(Document excerpt)
ContextAware-PoseFormer

This repo is the official implementation for A Single 2D Pose with Context is Worth Hundreds for 3D Human Pose Estimation. The paper has been accepted to NeurIPS 2023.

arXiv / project page / video

News

[2023.12.23] The pre-processed labels are available here. We also add the video narration for our paper.

[2023.11.06] Our paper on arXiv has been released. We are preparing for the video narration; some parts of the code still need cleaning.

Related Previous Work

PoseFormer: https://arxiv.org/abs/2103.10455
PoseFormerV2: https://arxiv.org/abs/2303.17472

Introduction

Abstract. The dominant paradigm in 3D human pose estimation that lifts a 2D pose sequence to 3D heavily relies on long-term temporal clues (i.e., using a daunting number of video frames) for improved accuracy, which incurs performance saturation, intractable computation and the non-causal problem. This can be attributed to their inherent inability to perceive spatial context as plain 2D joint coordinates carry no visual cues. To address this issue, we propose a straightforward yet powerful solution: leveraging the readily available intermediate visual representations produced by off-the-shelf (pre-trained) 2D pose detectors -- no finetuning on the 3D task is even needed. The key observation is that, while the pose detector learns to localize 2D joints, such representations (e.g., feature maps) implicitly encode the joint-centric spatial context thanks to the regional operations in backbone networks. We design a simple baseline named Context-Aware PoseFormer to showcase its effectiveness. Without access to any temporal information, the proposed method significantly outperforms its context-agnostic counterpart, PoseFormer, and other state-of-the-art methods using up to hundreds of video frames regarding both speed and precision.

(Supplied records)
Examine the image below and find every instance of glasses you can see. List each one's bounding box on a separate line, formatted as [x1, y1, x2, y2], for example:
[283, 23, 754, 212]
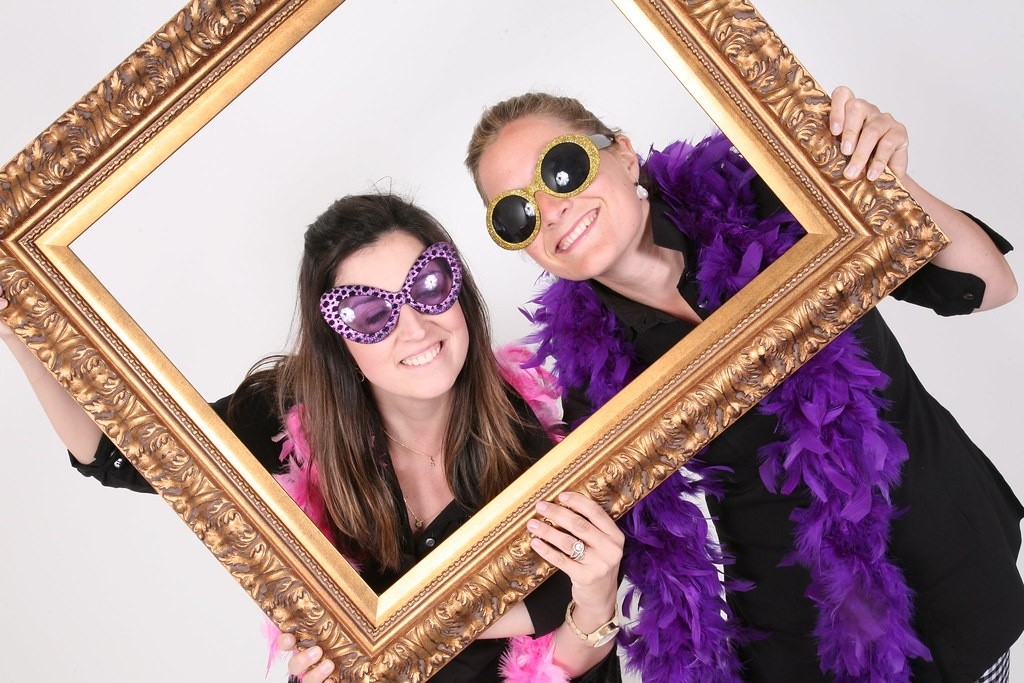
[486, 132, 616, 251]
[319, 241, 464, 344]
--
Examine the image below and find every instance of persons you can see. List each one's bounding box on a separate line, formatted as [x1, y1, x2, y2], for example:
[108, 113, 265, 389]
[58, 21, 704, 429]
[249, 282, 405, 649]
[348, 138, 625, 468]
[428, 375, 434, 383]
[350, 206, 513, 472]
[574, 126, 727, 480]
--
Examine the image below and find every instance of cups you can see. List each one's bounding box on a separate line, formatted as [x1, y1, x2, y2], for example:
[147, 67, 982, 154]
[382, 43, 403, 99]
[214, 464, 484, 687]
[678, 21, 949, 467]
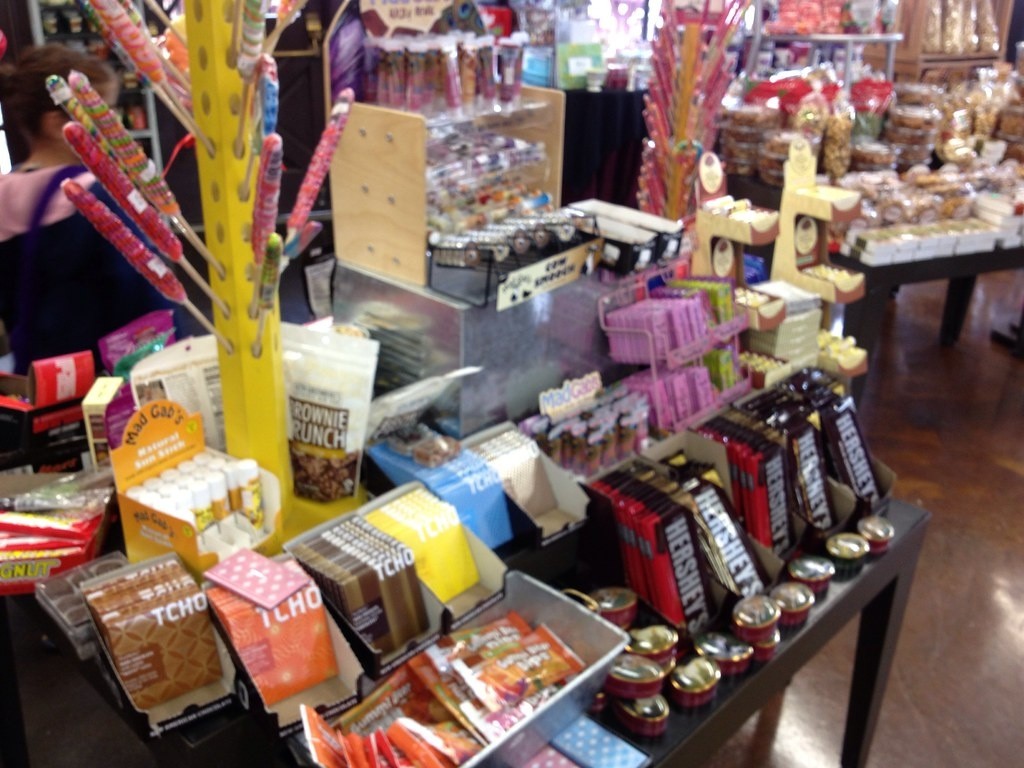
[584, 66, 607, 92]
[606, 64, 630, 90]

(Written tasks)
**1)** According to the ContextAware-PoseFormer page, which conference accepted the paper?
**2)** Sum up the ContextAware-PoseFormer page in two sentences.

(Final answers)
**1)** NeurIPS 2023.

**2)** The repository is the official implementation of a NeurIPS 2023 paper on 3D human pose estimation. The method draws on visual representations from off-the-shelf, pre-trained 2D pose detectors, which carry spatial context around the joints, and without any temporal information it outperforms PoseFormer and other state-of-the-art methods that use up to hundreds of video frames, in both speed and precision.